Rowing Machines vs. Other Cardio Equipment
There are a lot of benefits to every cardio piece of equipment, so how does the rowing machine compare to them?
Rowers are low impact
Compared to other cardio equipment, such as the treadmill, the rowing machine is low impact. This means your joints don’t pound the ground like you would with something like a treadmill. Since rowers are low impact, it is easier for people with disabilities or other health conditions to do their cardio.
For example, someone with spinal problems or conditions such as shin splints might possibly benefit from a rowing machine rather than a device such as a Stairmaster. This is because the rowing machine is low impact equipment! They can even strengthen those weakened areas of the body.
Full body engagement
As stated earlier, you are engaged from head to toe when you are on a rowing machine. This differs from things like the treadmill, the Stairmaster, or the bike, which primarily engage only the lower body. Now the elliptical also engages the upper body, but the rower forces more abdominal engagement.
With full body engagement, you also see full body coordination. Everything has to work together to perform the movement on a rowing machine, unlike equipment like the Stairmaster where your legs are the only thing used.
rowing machine for recovery
Believe it or not, rowing machines can actually be used for recovery, especially after lifting. After intense strength training, the rowing machine can be used as a cooling tool. This is due to the low impact aspect, and during the movement you stretch your whole body. Even on a rest day, if you’re up for it, you can jump on the rowing machine.
Frequently Asked Questions (FAQ)
Now that you’ve read all the great things the rowing machine has to offer, you might have a few questions!
How to use the rowing machine?
This is one of the main reasons why people don’t try new equipment, they don’t know how to use it. So let’s go step by step just to make sure you understand!
Define the drag: This is the resistance level, and can usually be found on the display next to the flywheel.
Placing the hands/feet: Tie your feet together, grab the handles with both hands, keep your wrists straight.
Lean forward: The shoulders should be in front of your hips.
Leg drive: Drive feet down, push off with your legs. This is done in a motion similar to a squat or leg press.
Lean back: Lean your torso back, but only slightly, you don’t want to go so far that you’re parallel to the floor.
Shoot: With your hands, pull the handles towards your body.
Pro tips: If you want visual instructions, check out this video from Deadspin where United States Olympians demonstrate the rowing machine:
When should I use a rowing machine?
Rowers can be started anywhere in your schedule, whenever you want! This is another advantage of rowing machines, they can fit wherever you want.
Using a rowing machine can be done before lifting, such as a warm up.
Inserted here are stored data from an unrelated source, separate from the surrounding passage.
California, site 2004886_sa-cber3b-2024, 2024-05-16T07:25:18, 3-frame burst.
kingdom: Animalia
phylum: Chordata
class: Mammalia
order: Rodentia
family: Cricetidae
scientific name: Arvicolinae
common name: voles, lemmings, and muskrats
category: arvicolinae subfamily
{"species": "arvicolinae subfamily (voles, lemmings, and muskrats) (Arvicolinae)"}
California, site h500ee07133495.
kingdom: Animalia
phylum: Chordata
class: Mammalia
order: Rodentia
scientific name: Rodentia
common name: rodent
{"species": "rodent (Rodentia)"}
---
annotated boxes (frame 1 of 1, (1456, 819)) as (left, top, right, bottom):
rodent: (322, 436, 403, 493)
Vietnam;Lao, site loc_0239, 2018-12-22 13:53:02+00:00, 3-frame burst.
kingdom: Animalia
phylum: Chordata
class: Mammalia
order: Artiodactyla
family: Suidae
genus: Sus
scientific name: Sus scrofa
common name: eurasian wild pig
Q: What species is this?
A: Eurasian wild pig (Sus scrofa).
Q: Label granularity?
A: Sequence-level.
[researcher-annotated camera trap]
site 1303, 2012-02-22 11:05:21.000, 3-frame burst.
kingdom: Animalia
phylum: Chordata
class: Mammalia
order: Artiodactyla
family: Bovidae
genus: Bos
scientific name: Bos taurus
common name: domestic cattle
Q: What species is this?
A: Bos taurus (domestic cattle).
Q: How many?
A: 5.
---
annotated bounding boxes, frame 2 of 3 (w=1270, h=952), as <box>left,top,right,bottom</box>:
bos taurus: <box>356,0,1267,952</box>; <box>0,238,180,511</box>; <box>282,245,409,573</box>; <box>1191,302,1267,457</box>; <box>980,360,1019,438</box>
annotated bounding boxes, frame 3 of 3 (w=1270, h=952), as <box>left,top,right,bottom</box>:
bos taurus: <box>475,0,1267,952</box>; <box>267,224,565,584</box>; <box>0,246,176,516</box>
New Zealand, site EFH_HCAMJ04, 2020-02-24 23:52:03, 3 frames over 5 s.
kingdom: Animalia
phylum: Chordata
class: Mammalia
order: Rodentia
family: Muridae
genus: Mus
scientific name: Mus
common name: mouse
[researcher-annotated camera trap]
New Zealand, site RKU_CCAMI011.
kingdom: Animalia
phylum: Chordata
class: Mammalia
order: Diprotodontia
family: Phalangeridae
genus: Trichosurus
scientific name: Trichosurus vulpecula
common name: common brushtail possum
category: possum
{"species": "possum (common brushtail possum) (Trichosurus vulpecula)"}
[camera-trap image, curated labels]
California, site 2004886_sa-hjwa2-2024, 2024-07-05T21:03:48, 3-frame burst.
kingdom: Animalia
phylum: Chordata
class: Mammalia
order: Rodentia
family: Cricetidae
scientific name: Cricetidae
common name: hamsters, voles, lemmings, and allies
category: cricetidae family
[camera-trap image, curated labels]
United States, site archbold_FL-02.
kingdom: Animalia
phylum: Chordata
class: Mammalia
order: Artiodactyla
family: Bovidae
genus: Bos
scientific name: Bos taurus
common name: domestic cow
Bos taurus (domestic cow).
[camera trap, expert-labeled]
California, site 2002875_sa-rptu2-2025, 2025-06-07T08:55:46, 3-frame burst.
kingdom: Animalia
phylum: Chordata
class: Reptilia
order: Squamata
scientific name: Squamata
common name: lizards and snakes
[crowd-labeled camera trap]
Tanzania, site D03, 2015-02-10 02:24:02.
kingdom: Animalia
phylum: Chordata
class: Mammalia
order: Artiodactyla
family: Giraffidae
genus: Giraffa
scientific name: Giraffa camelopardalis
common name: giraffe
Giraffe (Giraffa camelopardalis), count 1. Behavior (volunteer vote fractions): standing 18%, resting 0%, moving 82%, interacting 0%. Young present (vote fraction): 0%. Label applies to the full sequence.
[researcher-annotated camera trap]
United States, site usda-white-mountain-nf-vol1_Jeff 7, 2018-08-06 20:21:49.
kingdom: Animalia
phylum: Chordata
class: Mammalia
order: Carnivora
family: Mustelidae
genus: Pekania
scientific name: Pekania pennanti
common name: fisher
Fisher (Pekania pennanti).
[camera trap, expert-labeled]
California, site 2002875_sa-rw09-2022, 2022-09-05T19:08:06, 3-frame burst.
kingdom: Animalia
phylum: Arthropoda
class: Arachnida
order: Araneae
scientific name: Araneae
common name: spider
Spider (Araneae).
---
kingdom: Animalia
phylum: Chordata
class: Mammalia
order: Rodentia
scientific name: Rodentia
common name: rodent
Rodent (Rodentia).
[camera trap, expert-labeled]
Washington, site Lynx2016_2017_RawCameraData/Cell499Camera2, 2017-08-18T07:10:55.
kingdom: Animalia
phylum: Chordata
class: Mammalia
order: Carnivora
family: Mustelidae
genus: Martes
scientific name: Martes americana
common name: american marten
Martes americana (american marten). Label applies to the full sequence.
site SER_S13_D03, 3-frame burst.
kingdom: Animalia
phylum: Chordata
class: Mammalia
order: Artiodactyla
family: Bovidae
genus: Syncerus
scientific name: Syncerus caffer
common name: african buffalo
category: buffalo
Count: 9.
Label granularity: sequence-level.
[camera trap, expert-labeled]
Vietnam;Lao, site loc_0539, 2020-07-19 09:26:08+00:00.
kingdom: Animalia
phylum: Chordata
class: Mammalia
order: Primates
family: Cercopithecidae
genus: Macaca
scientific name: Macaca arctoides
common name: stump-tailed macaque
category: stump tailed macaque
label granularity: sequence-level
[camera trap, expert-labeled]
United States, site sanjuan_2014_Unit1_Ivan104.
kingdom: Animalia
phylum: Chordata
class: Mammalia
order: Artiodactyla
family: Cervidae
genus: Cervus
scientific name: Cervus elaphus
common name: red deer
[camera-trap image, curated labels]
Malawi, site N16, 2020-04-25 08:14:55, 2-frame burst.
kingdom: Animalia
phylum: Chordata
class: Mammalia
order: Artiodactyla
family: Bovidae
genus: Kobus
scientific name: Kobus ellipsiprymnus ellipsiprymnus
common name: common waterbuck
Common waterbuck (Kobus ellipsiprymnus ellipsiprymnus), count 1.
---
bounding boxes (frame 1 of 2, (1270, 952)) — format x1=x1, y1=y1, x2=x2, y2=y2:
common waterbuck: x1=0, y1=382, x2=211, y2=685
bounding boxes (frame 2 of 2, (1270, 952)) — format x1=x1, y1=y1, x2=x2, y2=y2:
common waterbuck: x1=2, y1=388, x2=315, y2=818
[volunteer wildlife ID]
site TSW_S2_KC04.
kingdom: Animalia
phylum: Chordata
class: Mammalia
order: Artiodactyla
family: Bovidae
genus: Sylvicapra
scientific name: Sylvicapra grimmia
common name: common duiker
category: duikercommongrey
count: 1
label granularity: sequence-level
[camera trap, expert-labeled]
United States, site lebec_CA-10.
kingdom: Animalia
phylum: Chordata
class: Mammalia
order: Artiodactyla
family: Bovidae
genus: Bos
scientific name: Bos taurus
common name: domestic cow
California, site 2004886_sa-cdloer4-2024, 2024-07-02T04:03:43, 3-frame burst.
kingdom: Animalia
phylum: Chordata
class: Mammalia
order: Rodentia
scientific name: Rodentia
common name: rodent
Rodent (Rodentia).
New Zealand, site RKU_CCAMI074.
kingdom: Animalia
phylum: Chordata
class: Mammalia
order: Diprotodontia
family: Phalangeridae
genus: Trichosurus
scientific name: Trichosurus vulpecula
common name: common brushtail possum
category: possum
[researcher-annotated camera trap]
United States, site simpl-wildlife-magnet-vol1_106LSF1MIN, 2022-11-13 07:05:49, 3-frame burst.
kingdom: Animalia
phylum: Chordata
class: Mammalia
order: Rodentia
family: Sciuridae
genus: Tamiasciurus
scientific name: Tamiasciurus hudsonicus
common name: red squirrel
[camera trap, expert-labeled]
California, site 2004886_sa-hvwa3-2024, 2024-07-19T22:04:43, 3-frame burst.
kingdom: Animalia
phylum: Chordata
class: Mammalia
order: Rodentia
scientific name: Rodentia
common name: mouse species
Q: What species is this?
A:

This gets the blood pumping throughout the body and gets you ready to go for your lift!
The rower can also be used after a lift, as a recovery/recovery movement. Some people prefer to do their cardio after lifting, and if you fall into that category, feel free to throw it out at the end!
Active rest days are also a good time for the rower. It’s low impact, you can go at your own pace, do whatever type of workout you want. This makes rowing machines a perfect option for an active rest day.
Should I use a rowing machine rather than other cardio equipment?
The answer to that is up to you. If you can and have access to a rowing machine, why not change it up from time to time? At this point you’ve read all the benefits of rowing machines over other cardio equipment, why not give it a try?
There are so many benefits of rowing machines that have been discussed. It is low impact, suitable for the versatility of your workout and can be used to build strength and endurance while benefiting recovery. There are many reasons to try it. If you know where to put it in your workout routine, know how you want to use it for your workout, and are ready to put in the work, there’s no reason not to give rowing machines a try!